The data =>
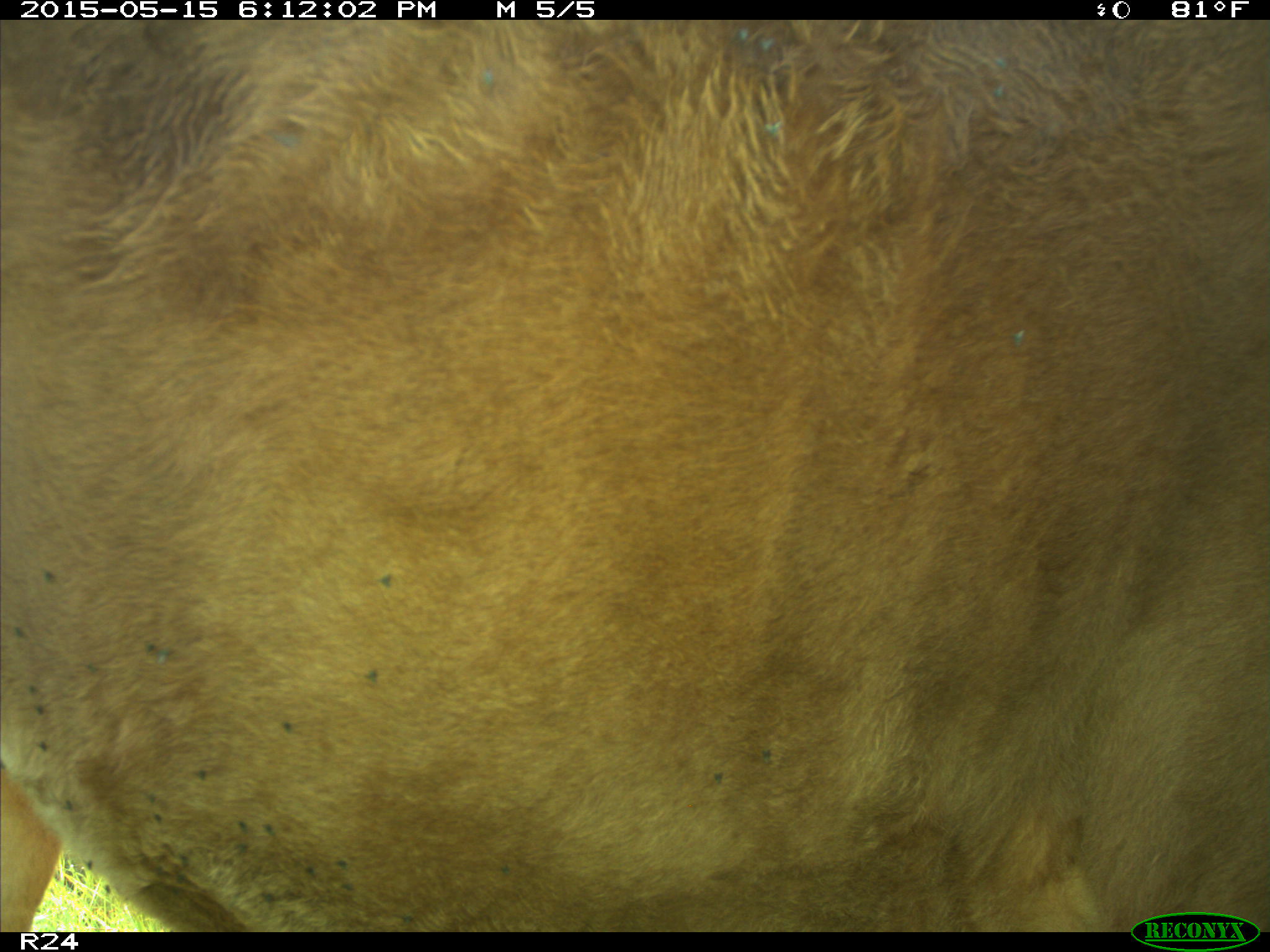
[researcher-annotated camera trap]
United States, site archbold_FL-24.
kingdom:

Task to carry out => Could the data above be copied out exactly, with no pictures kept?

Task result =>
[researcher-annotated camera trap]
United States, site archbold_FL-24.
kingdom:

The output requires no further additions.